The threat to operators in the Gulf is no longer just at sea. Over the past week Iran has aimed ballistic and cruise missiles and one-way attack drones at targets on Gulf-state territory. Iranian claims and host-nation reporting describe strikes aimed at US-linked sites, including Patriot air-defence batteries in Kuwait, an early-warning site in Qatar and US army fuel storage in Bahrain, with missiles also intercepted over Jordan.
Most incoming has been intercepted, but interception is not the same as safety. Kuwait has reported material damage at several locations during intercepts, a navy vessel hit with sailors wounded earlier in the week, and a civilian injured by falling shrapnel. Debris and partial intercepts still put people and vehicles at risk on the ground.

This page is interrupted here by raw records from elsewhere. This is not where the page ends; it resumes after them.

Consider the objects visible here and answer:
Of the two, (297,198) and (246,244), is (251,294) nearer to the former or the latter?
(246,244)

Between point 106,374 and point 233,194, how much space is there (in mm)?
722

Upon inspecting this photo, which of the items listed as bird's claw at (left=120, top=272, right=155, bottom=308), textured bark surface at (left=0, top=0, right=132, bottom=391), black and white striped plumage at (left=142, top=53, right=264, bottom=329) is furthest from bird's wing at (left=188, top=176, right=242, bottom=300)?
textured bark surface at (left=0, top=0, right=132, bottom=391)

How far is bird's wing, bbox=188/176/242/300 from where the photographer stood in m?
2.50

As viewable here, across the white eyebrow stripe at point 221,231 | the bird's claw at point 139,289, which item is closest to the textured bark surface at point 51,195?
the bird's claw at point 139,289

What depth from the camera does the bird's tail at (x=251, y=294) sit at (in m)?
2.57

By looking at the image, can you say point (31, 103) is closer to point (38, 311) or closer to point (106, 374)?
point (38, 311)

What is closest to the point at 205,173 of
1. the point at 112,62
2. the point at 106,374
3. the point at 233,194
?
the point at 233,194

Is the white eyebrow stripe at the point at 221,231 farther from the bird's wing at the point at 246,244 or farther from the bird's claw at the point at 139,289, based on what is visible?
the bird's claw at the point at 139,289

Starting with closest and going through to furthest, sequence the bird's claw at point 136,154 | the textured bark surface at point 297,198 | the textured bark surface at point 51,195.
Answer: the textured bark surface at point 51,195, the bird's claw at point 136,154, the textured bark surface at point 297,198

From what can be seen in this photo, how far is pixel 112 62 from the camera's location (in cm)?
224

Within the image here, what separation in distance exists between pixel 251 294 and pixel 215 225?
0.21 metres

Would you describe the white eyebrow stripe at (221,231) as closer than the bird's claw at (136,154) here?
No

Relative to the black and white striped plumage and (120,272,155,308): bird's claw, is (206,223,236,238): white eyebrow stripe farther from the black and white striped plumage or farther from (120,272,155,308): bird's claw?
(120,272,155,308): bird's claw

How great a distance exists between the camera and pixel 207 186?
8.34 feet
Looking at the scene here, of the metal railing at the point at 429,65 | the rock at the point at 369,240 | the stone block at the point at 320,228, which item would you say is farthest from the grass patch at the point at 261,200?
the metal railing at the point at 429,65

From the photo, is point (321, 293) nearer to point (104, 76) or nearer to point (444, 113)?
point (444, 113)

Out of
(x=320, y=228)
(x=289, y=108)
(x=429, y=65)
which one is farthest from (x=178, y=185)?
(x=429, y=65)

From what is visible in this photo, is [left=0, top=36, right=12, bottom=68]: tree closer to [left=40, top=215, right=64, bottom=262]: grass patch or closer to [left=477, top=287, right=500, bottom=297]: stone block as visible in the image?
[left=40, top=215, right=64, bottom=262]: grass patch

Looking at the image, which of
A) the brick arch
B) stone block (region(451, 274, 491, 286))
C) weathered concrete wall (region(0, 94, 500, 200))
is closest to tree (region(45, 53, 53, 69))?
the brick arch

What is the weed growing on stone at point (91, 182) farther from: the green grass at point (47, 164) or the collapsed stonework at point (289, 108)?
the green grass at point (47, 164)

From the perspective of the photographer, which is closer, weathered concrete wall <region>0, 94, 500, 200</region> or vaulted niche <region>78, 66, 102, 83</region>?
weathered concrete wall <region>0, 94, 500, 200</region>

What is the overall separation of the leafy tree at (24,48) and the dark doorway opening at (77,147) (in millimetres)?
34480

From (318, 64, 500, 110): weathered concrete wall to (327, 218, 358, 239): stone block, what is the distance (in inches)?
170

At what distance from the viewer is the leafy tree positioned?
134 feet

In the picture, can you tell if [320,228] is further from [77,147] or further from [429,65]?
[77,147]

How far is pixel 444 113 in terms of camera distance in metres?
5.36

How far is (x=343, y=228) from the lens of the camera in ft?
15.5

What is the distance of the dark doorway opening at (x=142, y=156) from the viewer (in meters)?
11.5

The discipline for a static task under this threat is old and unglamorous. Know the local air-raid warning, how it sounds and who issues it, before you need it. Identify hardened cover on every site you hold and rehearse getting people into it fast, at night, without a brief. Keep a low, dispersed signature: no lit-up muster points, no predictable routines a drone operator could pattern. Build counter-drone awareness into the watch, because small fixed-wing drones fly low, slow and quiet, and a switched-on sentry is still the first line.
This is grey-space work. The client may be a commercial site with no military value that still sits under a flight path or near a targeted base. Brief the team that the threat is indiscriminate, that warning time is short, and that the plan is cover and accountability first, questions after. Assume more of the same while the strikes continue.